■ Problem statement
Copy only what runs from the line containing "As shown, is" through the end of the material below, line for line, with both ends included.

■ Task input
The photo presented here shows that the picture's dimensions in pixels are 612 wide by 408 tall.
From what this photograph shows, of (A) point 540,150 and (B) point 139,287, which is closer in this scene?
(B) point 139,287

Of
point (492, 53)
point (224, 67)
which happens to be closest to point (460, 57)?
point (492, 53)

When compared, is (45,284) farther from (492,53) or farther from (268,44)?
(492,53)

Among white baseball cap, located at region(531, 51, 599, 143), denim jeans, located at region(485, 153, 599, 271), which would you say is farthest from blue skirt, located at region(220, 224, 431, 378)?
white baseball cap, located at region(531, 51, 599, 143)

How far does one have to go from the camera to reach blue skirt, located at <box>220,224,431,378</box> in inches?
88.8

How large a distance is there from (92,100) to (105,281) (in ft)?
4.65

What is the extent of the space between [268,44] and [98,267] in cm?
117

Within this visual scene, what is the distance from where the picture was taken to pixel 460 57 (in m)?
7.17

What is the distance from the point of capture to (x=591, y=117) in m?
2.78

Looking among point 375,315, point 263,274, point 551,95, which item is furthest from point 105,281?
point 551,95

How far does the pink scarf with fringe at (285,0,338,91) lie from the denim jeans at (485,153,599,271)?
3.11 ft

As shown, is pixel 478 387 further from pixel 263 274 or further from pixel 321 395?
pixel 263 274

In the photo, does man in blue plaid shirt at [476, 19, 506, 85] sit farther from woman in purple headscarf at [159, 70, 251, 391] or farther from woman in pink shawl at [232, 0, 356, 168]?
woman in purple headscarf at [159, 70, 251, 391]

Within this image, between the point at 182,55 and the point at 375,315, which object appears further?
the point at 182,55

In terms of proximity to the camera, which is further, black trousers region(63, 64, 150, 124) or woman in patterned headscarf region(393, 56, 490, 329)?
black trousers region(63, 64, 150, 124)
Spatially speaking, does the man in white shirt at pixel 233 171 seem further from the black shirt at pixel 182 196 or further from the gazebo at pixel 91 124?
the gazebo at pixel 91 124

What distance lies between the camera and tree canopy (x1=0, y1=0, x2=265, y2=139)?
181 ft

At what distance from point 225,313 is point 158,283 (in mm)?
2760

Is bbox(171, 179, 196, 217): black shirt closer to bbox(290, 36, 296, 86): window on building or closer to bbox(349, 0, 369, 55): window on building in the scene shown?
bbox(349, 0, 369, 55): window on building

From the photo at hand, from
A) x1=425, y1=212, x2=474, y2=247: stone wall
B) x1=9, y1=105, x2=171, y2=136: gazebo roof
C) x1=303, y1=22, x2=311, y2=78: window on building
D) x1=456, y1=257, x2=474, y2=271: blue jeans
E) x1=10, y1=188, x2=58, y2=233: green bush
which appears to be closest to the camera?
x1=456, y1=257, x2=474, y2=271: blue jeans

■ Reply to the task
As shown, is pixel 478 387 further from pixel 263 274 or further from pixel 321 395?
pixel 263 274

In the photo, does man in blue plaid shirt at [476, 19, 506, 85] sit farther from woman in purple headscarf at [159, 70, 251, 391] or farther from woman in pink shawl at [232, 0, 356, 168]?
woman in purple headscarf at [159, 70, 251, 391]

Within this image, between the point at 182,55 and the point at 375,315, which object appears further?
the point at 182,55

In terms of proximity to the camera, which is further, black trousers region(63, 64, 150, 124) or woman in patterned headscarf region(393, 56, 490, 329)?
black trousers region(63, 64, 150, 124)
Spatially speaking, does the man in white shirt at pixel 233 171 seem further from the black shirt at pixel 182 196 or further from the gazebo at pixel 91 124?
the gazebo at pixel 91 124

What distance lies between the camera and tree canopy (x1=0, y1=0, x2=265, y2=139)?
181 ft

At what distance from point 225,313 is point 158,283 (in mm)?
2760

Is bbox(171, 179, 196, 217): black shirt closer to bbox(290, 36, 296, 86): window on building or closer to bbox(349, 0, 369, 55): window on building in the scene shown?
bbox(349, 0, 369, 55): window on building

From the photo at hand, from
A) x1=425, y1=212, x2=474, y2=247: stone wall
B) x1=9, y1=105, x2=171, y2=136: gazebo roof
C) x1=303, y1=22, x2=311, y2=78: window on building
D) x1=456, y1=257, x2=474, y2=271: blue jeans
E) x1=10, y1=188, x2=58, y2=233: green bush
which appears to be closest to the camera?
x1=456, y1=257, x2=474, y2=271: blue jeans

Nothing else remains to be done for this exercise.